First, Australians have already agreed that controlling carbon gas emissions is a commitment towards mitigating widespread bushfire risk. They are just divided on how to achieve commitment targets. Labor government promised a 45% cut in emissions on 2005 levels by year 2030 as well as a budget surplus to reverse the past straight six-year deficit. But it will have to increase taxes to do so.
On the other hand, PM Morrison is willing to spend for climate change related initiatives but not demand new taxes. His challenge: emissions reduction without increasing taxes via carbon tax, without higher electricity costs, and without wiping out important sectors of the economy depended upon by the nation.

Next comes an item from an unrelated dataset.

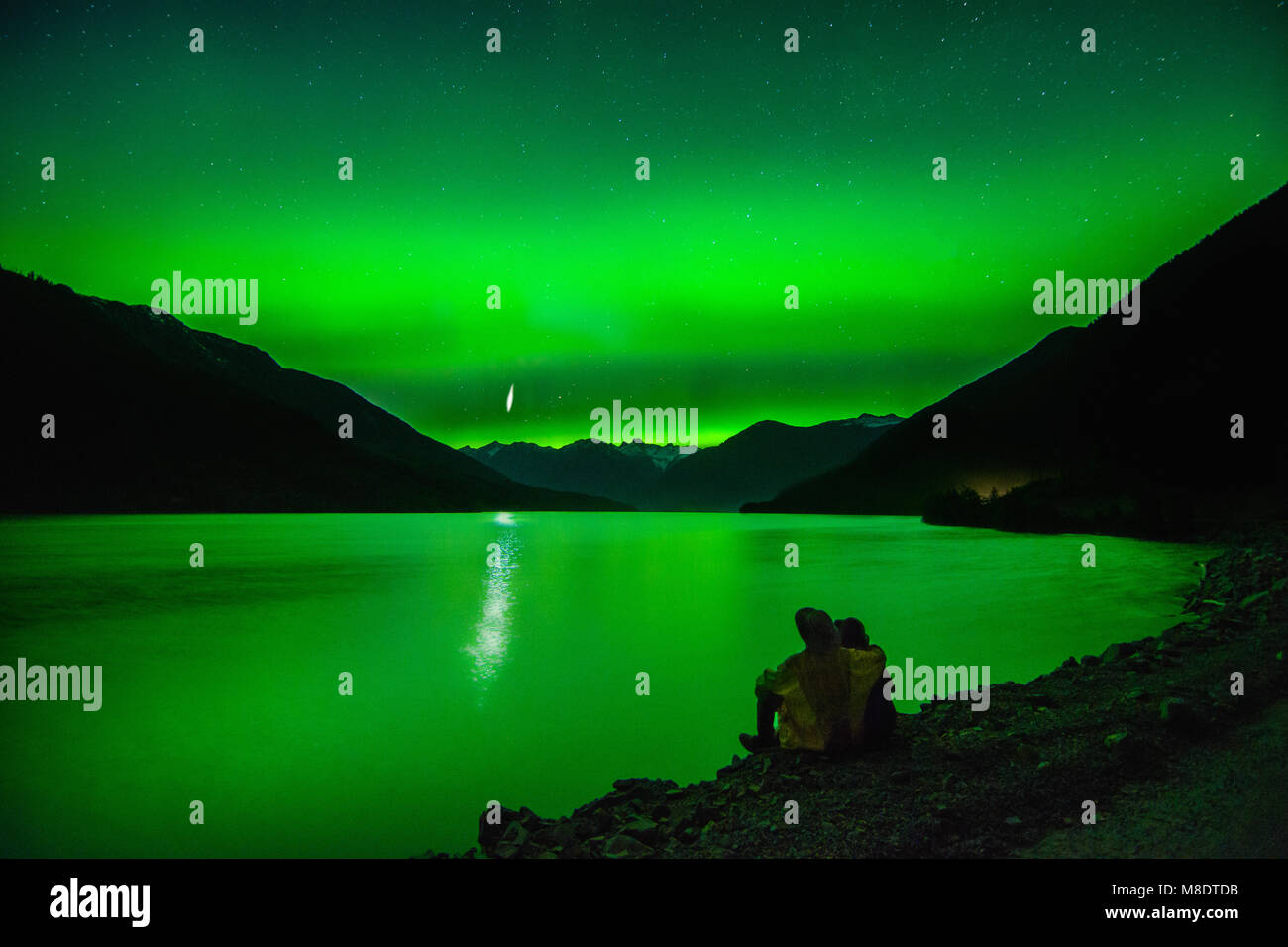 Paar sitzen neben Lillooet Lake, Northern Lights, Pemberton, British Columbia, Kanada Stockfoto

Secondly, a more effective collaboration between government and the private sector towards achieving committed emission reduction targets must be attained. The lack of effective collaboration between the two entities unlike those found in other countries has been acknowledged as a major flaw. The recent fires have cemented urgency to this needed reform.
Thirdly, Australia may need to review its current disaster management policy given the now greater impact of bushfires and the near impossibility of stopping them and their spread once underway.
And fourth, now may be the right time for Australia to finally allow substantive contribution from its first settlers — the Aboriginal people — regarding an issue that lies at the heart of still aggrieved native Australians — land. As Wright pointed out, “Australia’s leaders need to recognize the depth and value of Aboriginal knowledge and incorporate (those) skills in hazard management.” More specifically, he proposes a national indigenous burning program wherein indigenous people lead land and hazard management in the country. – Rappler.com
Col Dencio Acop (Ret), PhD, CPP, AMBCI is a West Point graduate (1983) who had served with the Armed Forces of the Philippines. He lived in Australia for a year when he completed a masters degree at the University of New South Wales. Today, he frequents the continent on personal visits.